• _STATED TASK 1_
Print the stretch of the Longmeadow School Committee article from "Girard, a stay-at-home" through "the town’s welfare.".
• _STATED TASK 2_
Go on with the news article about filling the vacant Longmeadow School Committee seat, starting after its final sentence.

• _QUOTED PASSAGE_

○ ○ ○ ○

Reminder Assistant Editor

LONGMEADOW — The School Committee and Select Board will decide on Dec. 12 which of two candidates will fill the seat on the School Committee vacated by Armand Wray last month.

Gerard Kiernan and Kathryn Girard both met with the School Committee and Select Board on Dec. 5 for interviews for the position, which they will hold until the town elections in June 2012 at which time a representative will be elected to a three-year term. The Select Board and School Committee will conduct votes in a roll call fashion at the joint meeting, which is scheduled to begin at 6 p.m.

Girard and Kiernan presented different sets of skills to the board and with those skills, different ideas on what should be focused on by the School Committee in the coming years.

Girard, a stay-at-home mother who taught fourth grade in the Somers, Conn., schools prior to moving to Longmeadow four years ago, focused on classroom-related matters in her pitch to the elected officials questioning her.

“I can bring a teacher’s perspective to a lot of issues that come up,” Girard said. “I think I can understand policies and the challenges that towns face with policy and funding.”

Girard also said she recognized that any decisions made about the Longmeadow Public Schools has a direct effect on the town’s welfare.

“I think the best interests of our children in town are the best interests of the town,” she said. “By making sure we’re educating children and creating productive members of society, really wonderful people [are] what we’re creating and these wonderful people return to Longmeadow to serve their community as adults.”

Girard cited technology as a major area in which the school district must continue to improve.

“Technology is on the forefront for education in all of our schools and we have to make sure our classrooms are up to date,” she said. “The question is about trying to fund these projects on a limited budget and how do you make sure that our children are getting not just any technology, but the technology that really matters for them?”

In addition to technology, Girard pointed to balancing students’ needs with standardized testing and making sure all students, from the gifted to those in need of special services, have their needs adequately met.

She also admitted her need to learn more about the budgeting process in order to effectively contribute to those conversations, but realized the problems the district faces in that regard.

“The challenge is there are large expectations for schools on a limited budget because of our lack of business revenue,” she said. “The majority of our revenue comes from homeowners’ taxes and that’s pretty small.”

○ ○ ○ ○

• _DATASET SECTION_
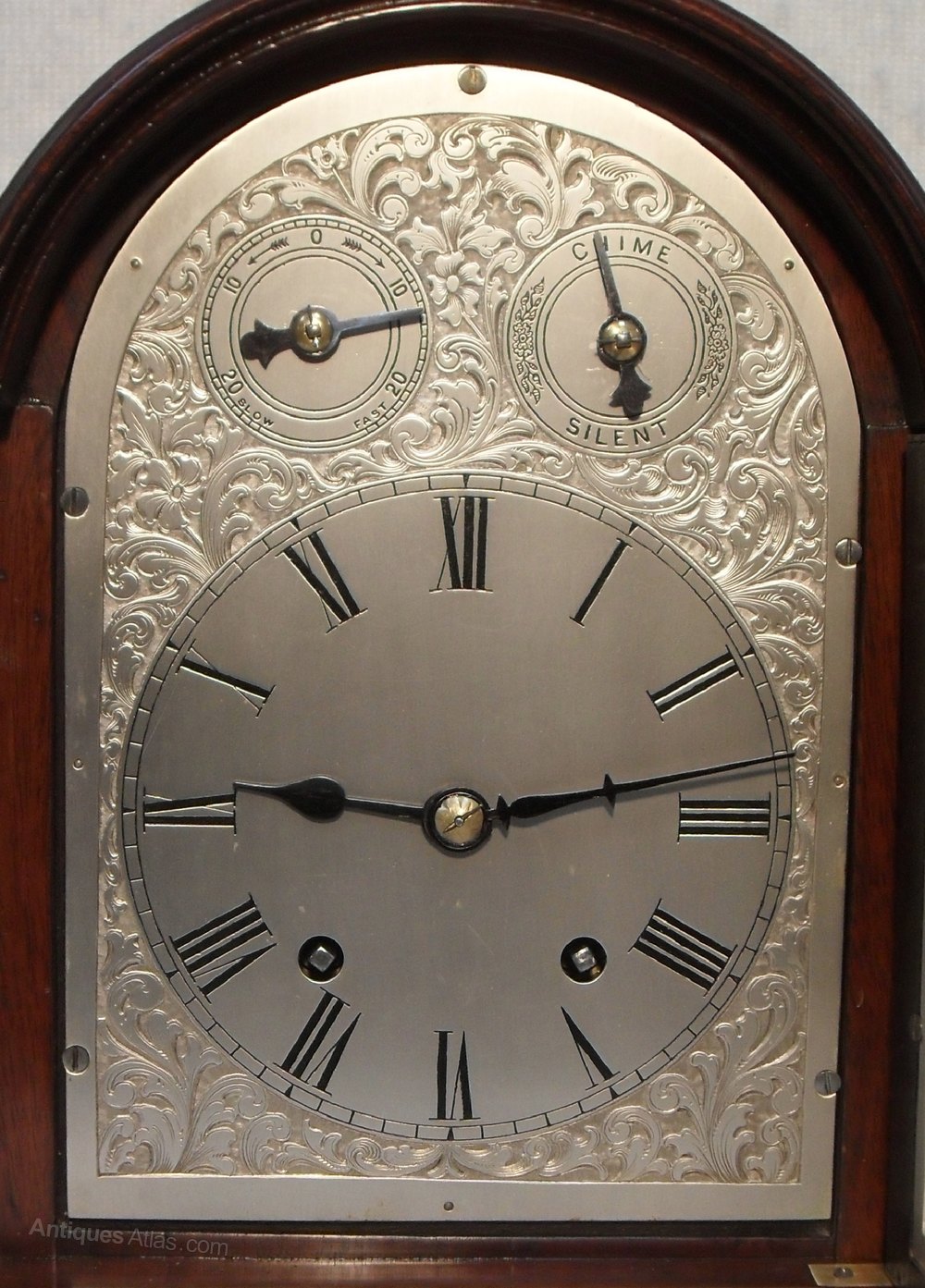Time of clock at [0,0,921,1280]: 9:13
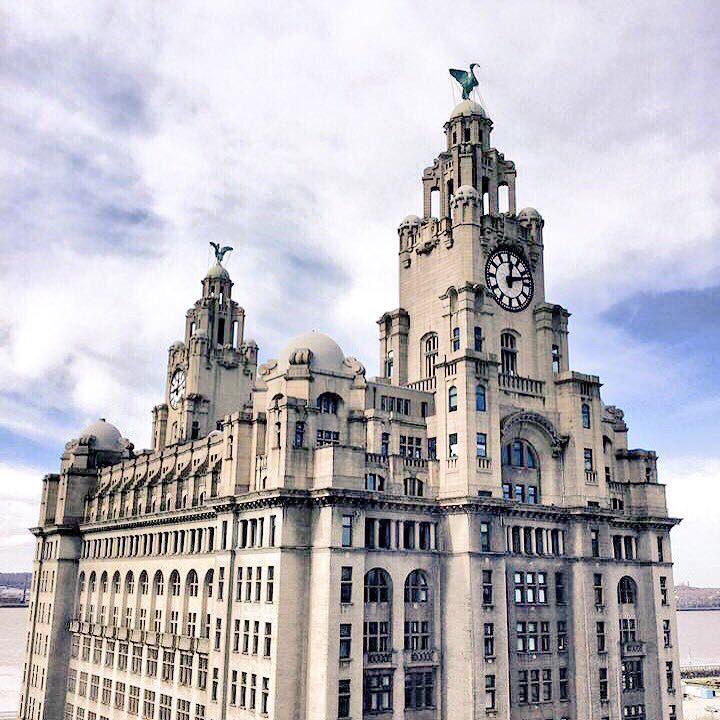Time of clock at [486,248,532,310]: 12:12
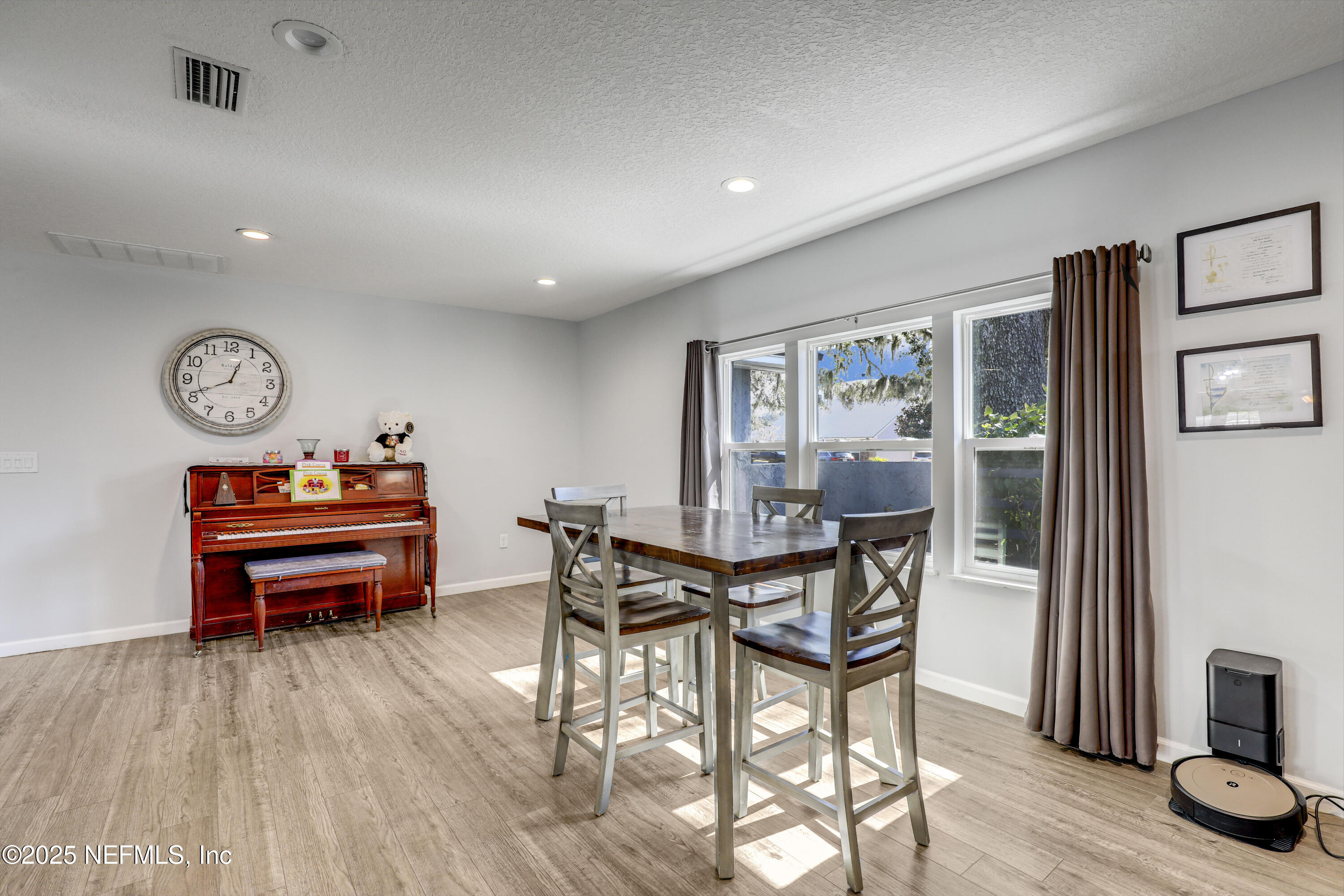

○ ○ ○ ○

• _RESULT 1_
Girard, a stay-at-home mother who taught fourth grade in the Somers, Conn., schools prior to moving to Longmeadow four years ago, focused on classroom-related matters in her pitch to the elected officials questioning her.

“I can bring a teacher’s perspective to a lot of issues that come up,” Girard said. “I think I can understand policies and the challenges that towns face with policy and funding.”

Girard also said she recognized that any decisions made about the Longmeadow Public Schools has a direct effect on the town’s welfare.

• _RESULT 2_
Kiernan, who appeared before the board in similar interviews for the recent openings of School Committee seats of Gwendolyn Bruns and Thomas Brunette, said he could offer expertise in regards to the schools’ physical plant issues.

Kiernan pointed to physical issues with the town’s middle schools, and specifically, Glenbrook Middle School as something that should be a major point of emphasis for the School Committee moving forward, calling the building’s condition “deplorable.”

“Short of rebuilding them, Glenbrook especially needs extensive renovation, there’s no doubt about that,” he said.

While adding that the high school’s campus also needs work, Kiernan said the major focus for the new high school once it is completed is developing a plan to make sure it is properly maintained.

Building maintenance was one of the three major issues Kiernan identified as priorities for him ,should he be elected to the committee, in addition to managing class sizes and retaining qualified teachers.

“We have to make sure we maintain the buildings and make sure we have an adequate budget to do so,” he said. “Class size is very important, whether it means bringing more teachers on or whatever else we need to do to ensure class sizes don’t get to the size where students can’t be taught.

“All the teachers I have met have a tremendous commitment to the school system and it’s very important to keep that book of knowledge that they bring and the familiarity they have with the schools. We have to maintain the quality of excellence that we have in our teachers and retention is very important to do so,” he continued.